Produce a verbatim transcription of the entries, with all pictures omitted.

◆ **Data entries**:
┌──
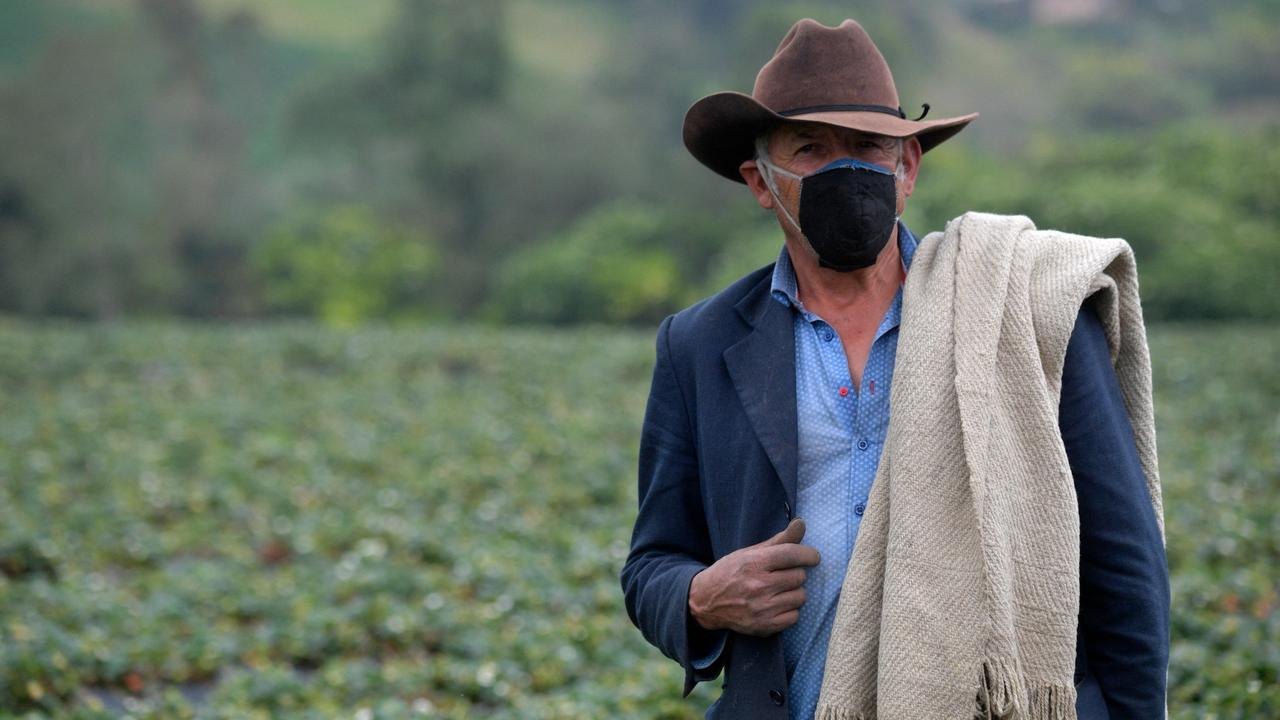 Colombia land restitution: Uphill battle for returning families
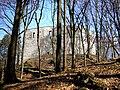 Alte Burg Neuburg 3.jpg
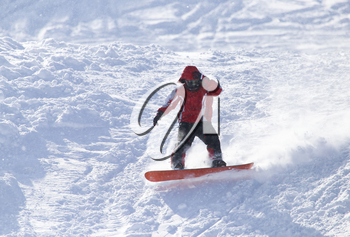 people snowboarding on the snow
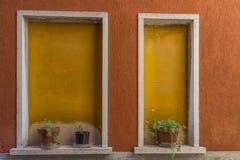 2 желтых окна Стоковые Изображения RF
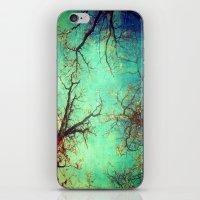 Dance Of The Trees iPhone & iPod Skin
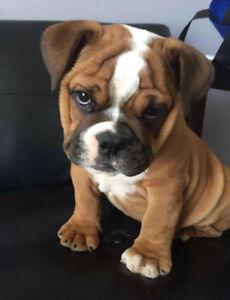 Male English Bulldog puppy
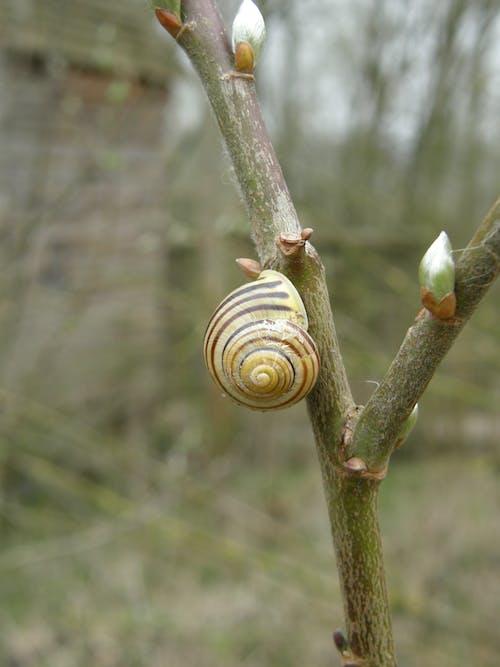 Free stock photo of branch, buds, pattern, snail
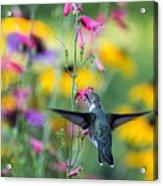 Hummingbird Dance Acrylic Print by Dana Moyer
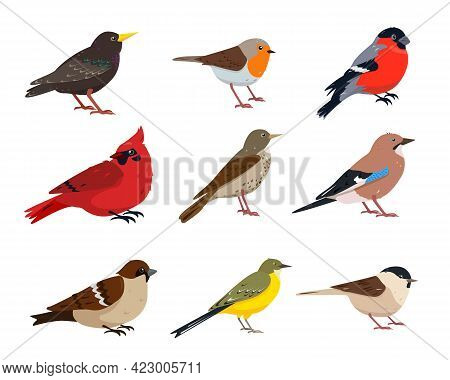 Small Birds Collection. Sparrow, Thrush, Wagtail, Red Cardinal, Robin, Jay, Chickadee, Bullfinch And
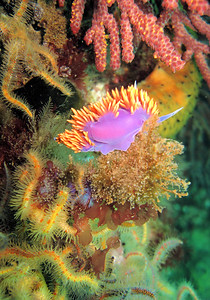 Adam James Spanish Shawl Anacapa- Underwater Island Dive boat the Peace May 17th Canon A540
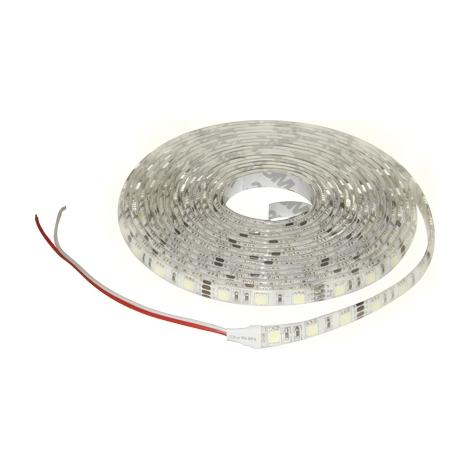 LED pásek STRIP 5m studená bílá - GXLS064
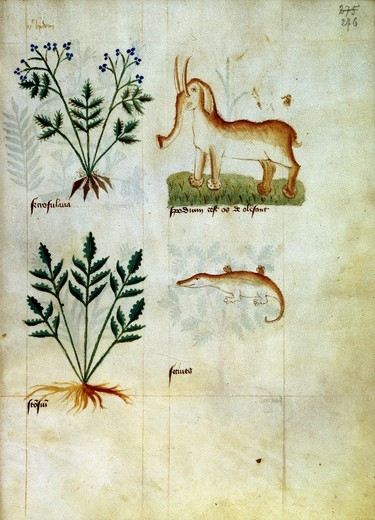 Stock Photo: 463-284540 Medicine Manuscript / Illumin. / c.1400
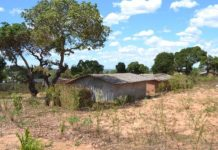 Populacao de Nampula queixa-se de usurpacao de terra
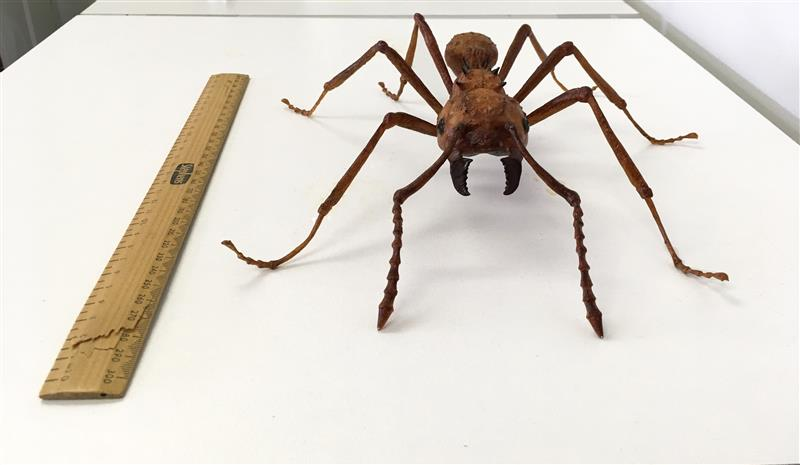 3D printed leafcutter ant
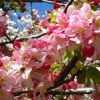 Picture of Malus Crabapple Floribunda H/W 1.8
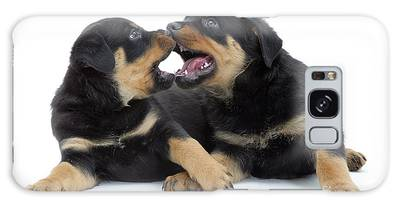 Designs Similar to Rottweiler Pups by Jane Burton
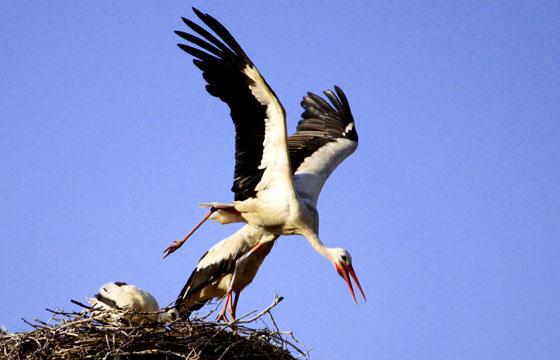 Abgehoben: Storch verlässt schwungvoll sein Nest.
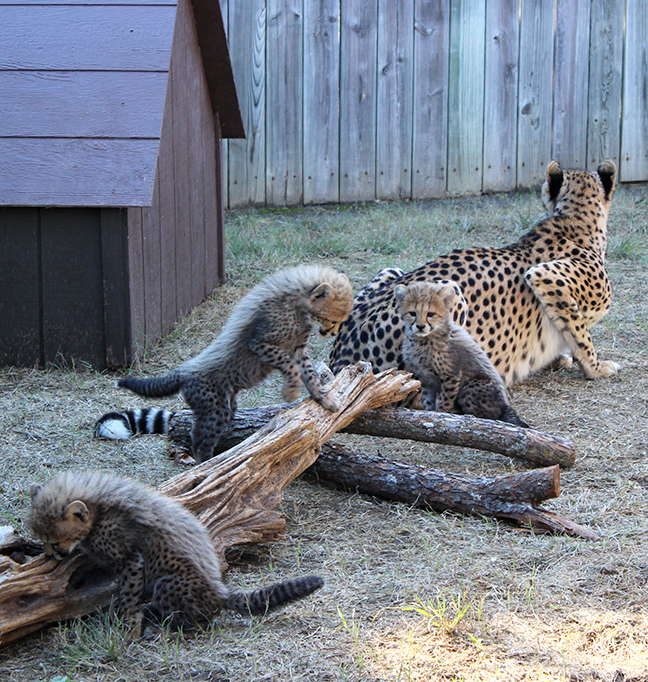 Asanti cubs playing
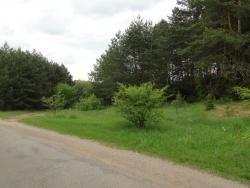 Działka leśna na sprzedaż Skroda Wielka  9200m2 Foto 7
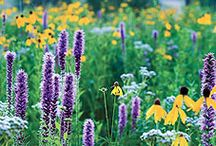 Gardening / You'll find gardening stories in our Saturday At Home sections. We'll help you plant trees and landscape and have even the Joneses swooning at your lawn in no time.  / by Argus Leader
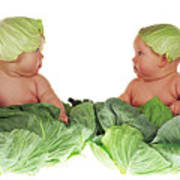 Cabbage Kids Art Print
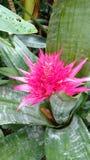 Розовый spiky кактус Стоковые Фотографии RF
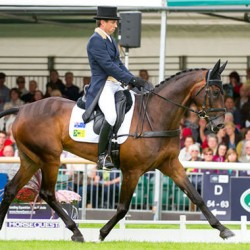 Burghley horse trials Happy Times for Sam Griffiths – so far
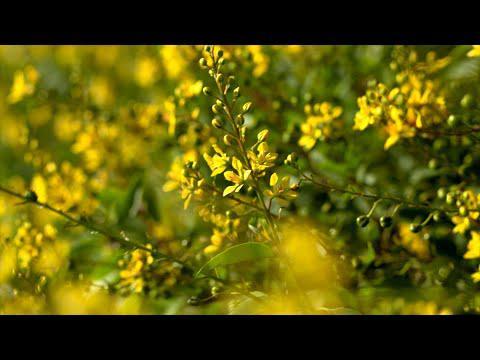 Golden Thryallis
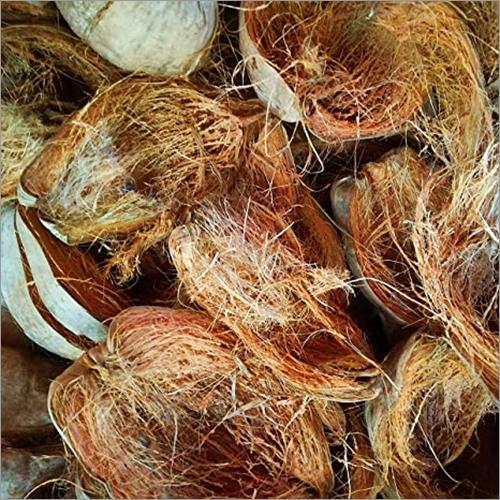 Fresh Coconut Husk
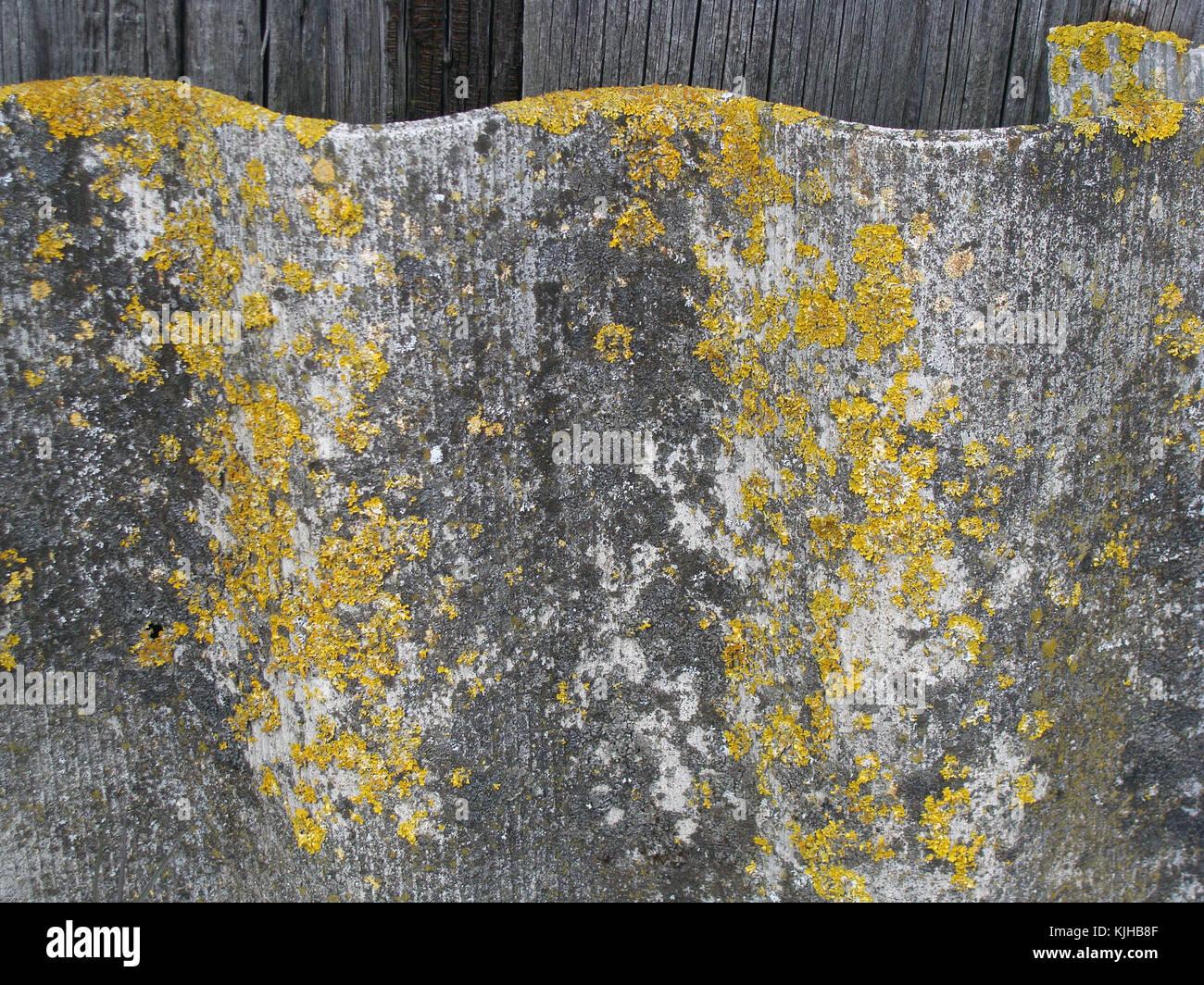 Il giallo il muschio cresce sul vecchio ondulata spiovente del tetto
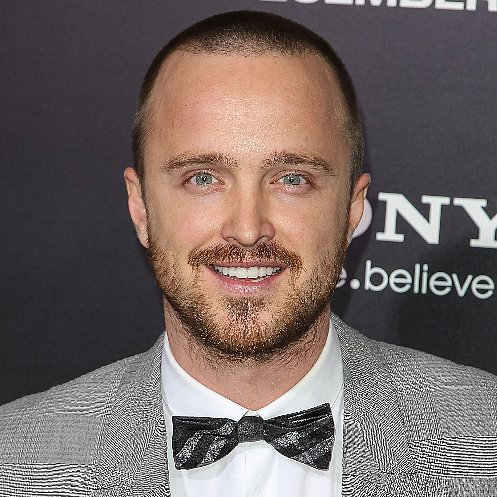 Aaron Paul Interview About End of Breaking Bad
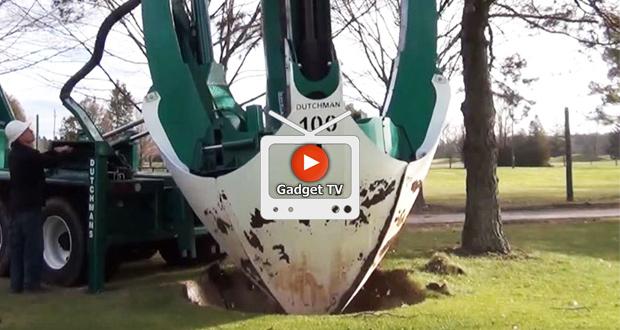 انتقال درختان به مکان دیگر بدون نیاز به قطع کردن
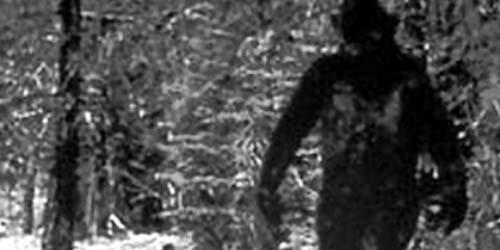 Hasil DNA Ungkap Monster 'Bigfoot' itu Nyata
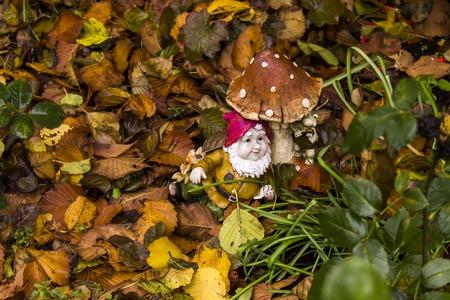 秋の裏庭の庭のノームのクローズアップ 写真素材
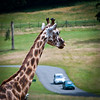 Longleat.. a place to mix giraffes and cars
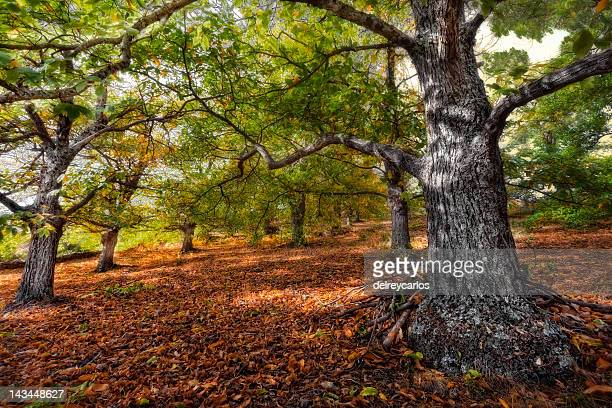 Chestnut trees in wood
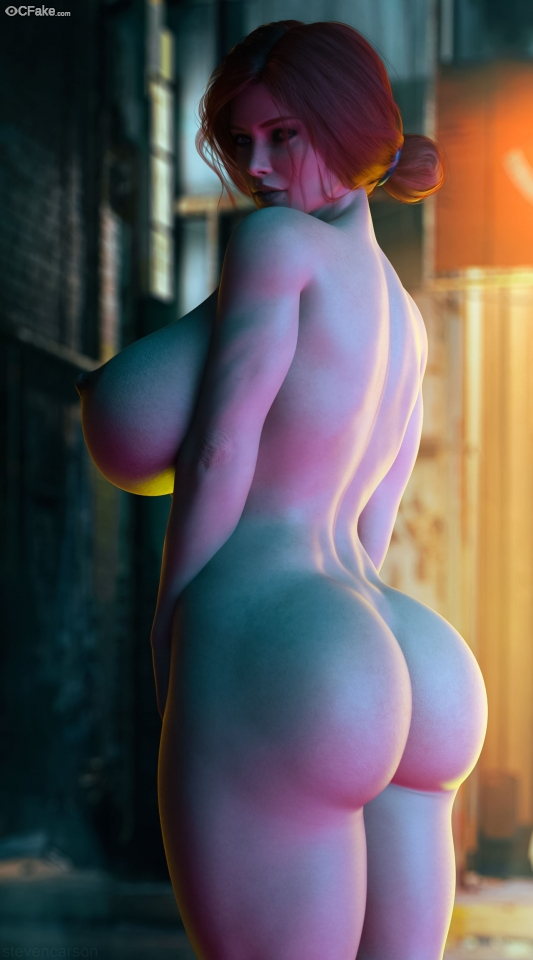 The Witcher (video game) Celeb Breast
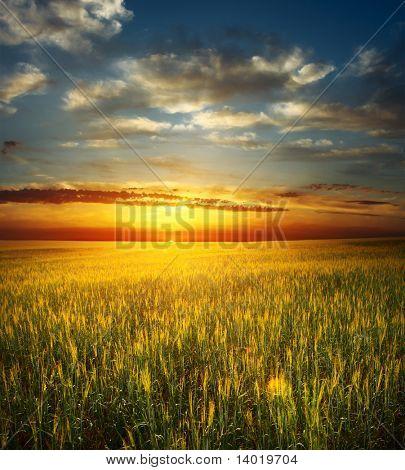 Puesta de sol sobre el campo con trigo
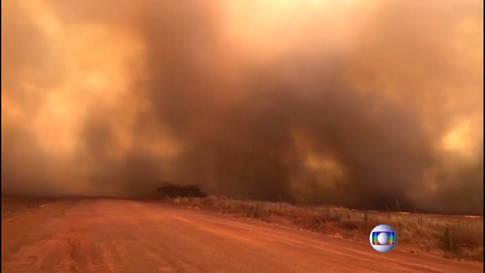 Die Lunge der Erde brennt: Verheerende Brände im Amazonas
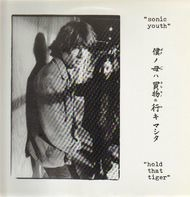 Sonic Youth - Hold That Tiger
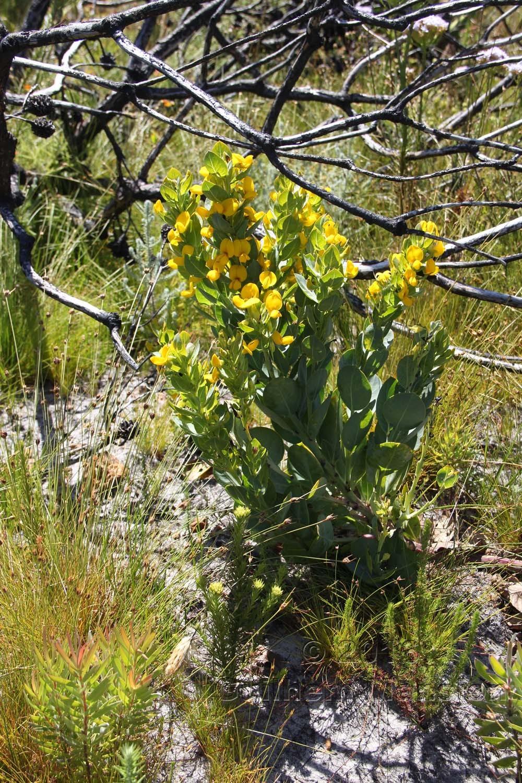 Rafnia triflora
└──
◆ **Solution**:
 Colombia land restitution: Uphill battle for returning families
 Alte Burg Neuburg 3.jpg
 people snowboarding on the snow
 2 желтых окна Стоковые Изображения RF
 Dance Of The Trees iPhone & iPod Skin
 Male English Bulldog puppy
 Free stock photo of branch, buds, pattern, snail
 Hummingbird Dance Acrylic Print by Dana Moyer
 Small Birds Collection. Sparrow, Thrush, Wagtail, Red Cardinal, Robin, Jay, Chickadee, Bullfinch And
 Adam James Spanish Shawl Anacapa- Underwater Island Dive boat the Peace May 17th Canon A540
 LED pásek STRIP 5m studená bílá - GXLS064
 Stock Photo: 463-284540 Medicine Manuscript / Illumin. / c.1400
 Populacao de Nampula queixa-se de usurpacao de terra
 3D printed leafcutter ant
 Picture of Malus Crabapple Floribunda H/W 1.8
 Designs Similar to Rottweiler Pups by Jane Burton
 Abgehoben: Storch verlässt schwungvoll sein Nest.
 Asanti cubs playing
 Działka leśna na sprzedaż Skroda Wielka  9200m2 Foto 7
 Gardening / You'll find gardening stories in our Saturday At Home sections. We'll help you plant trees and landscape and have even the Joneses swooning at your lawn in no time.  / by Argus Leader
 Cabbage Kids Art Print
 Розовый spiky кактус Стоковые Фотографии RF
 Burghley horse trials Happy Times for Sam Griffiths – so far
 Golden Thryallis
 Fresh Coconut Husk
 Il giallo il muschio cresce sul vecchio ondulata spiovente del tetto
 Aaron Paul Interview About End of Breaking Bad
 انتقال درختان به مکان دیگر بدون نیاز به قطع کردن
 Hasil DNA Ungkap Monster 'Bigfoot' itu Nyata
 秋の裏庭の庭のノームのクローズアップ 写真素材
 Longleat.. a place to mix giraffes and cars
 Chestnut trees in wood
 The Witcher (video game) Celeb Breast
 Puesta de sol sobre el campo con trigo
 Die Lunge der Erde brennt: Verheerende Brände im Amazonas
 Sonic Youth - Hold That Tiger
 Rafnia triflora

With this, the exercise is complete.